The effort has some urgency, since the FDA’s advisory committee on flu convenes this Thursday to help decide the composition of the next flu season’s vaccine.
Influenza continues to hit Americans hard this winter. Although there were signs in U.S. data released Friday that the season is finally on the wane — fewer flu-linked doctor appointments, for example — hospitals are still jammed with flu-stricken patients.
Many took the advice of experts to get the flu vaccine, but its effectiveness was limited, Gottlieb noted.
But certain age groups got better protection from the shot than others.
“The effectiveness of the vaccine against H3N2 in children 6 months to 8 years of age was 51 percent this season, yet the effectiveness in those 65 years and older was only 17 percent, and the effectiveness in older children and adults under 65 years of age was even lower,” Gottlieb said.
Why was the response so varied — and often so weak?

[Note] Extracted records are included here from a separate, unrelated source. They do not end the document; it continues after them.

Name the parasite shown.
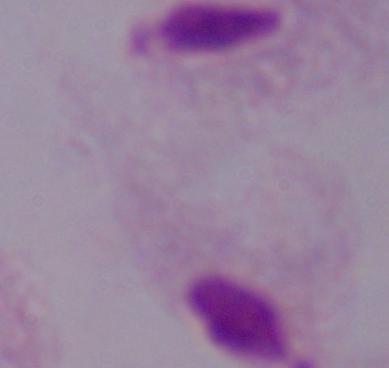

A trichomonad.

Summary:
  - Modality: micrograph
  - Magnification: 1000x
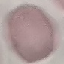

malaria_status: uninfected
capture: smartphone camera at the microscope eyepiece
stain: Giemsa
preparation: thin smear
image_type: cell patch, automatically extracted from a larger field of view and resized to 64 × 64 pixels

According to recent research, it’s probably not that U.S. government scientists picked the wrong flu strains as their vaccine target.
“So far, the data we have suggests that the viruses provided by reference laboratories to manufacturers to make this year’s vaccines do reasonably match the circulating flu strains that are causing most of the illnesses, including H3N2,” Gottlieb said.
So what is the underlying cause? To find out, FDA plans to analyze Medicaid and Medicare health data on over 4 million Americans to figure out why the flu vaccine they may have received was “less than optimal,” Gottlieb said.
This will include comparing outcomes for people who got the standard vaccine versus a “high-dose” version that contains about four times as much influenza material or immune-triggering antigen.
“What we learn about the differences in efficacy between these different vaccines might reveal information that can inform why overall effectiveness against H3N2 was lagging,” Gottlieb said.
Some theories: Maybe protection against H3N2 requires “a higher amount of H3N2 antigen to elicit a proper immune response,” compared to that needed against other strains, Gottlieb said. Or perhaps culturing the vaccine via cells, compared to the conventional method of egg-based culturing, might make a difference, he suggested.
“The knowledge we gain through such scientific research will allow us to determine if we need to change recommendations to vaccine manufacturers for how future seasons’ vaccines should be produced,” Gottlieb said.
In the meantime, he stressed that even this season’s flu shot is far from worthless.
It’s “not too late to get vaccinated if you have not yet done so, given that we are starting to see a larger proportion of illnesses caused by H1N1 and B influenza, for which vaccines offer better protection,” Gottlieb said. “Vaccinations have also been shown to reduce the severity of the flu in people who get sick.”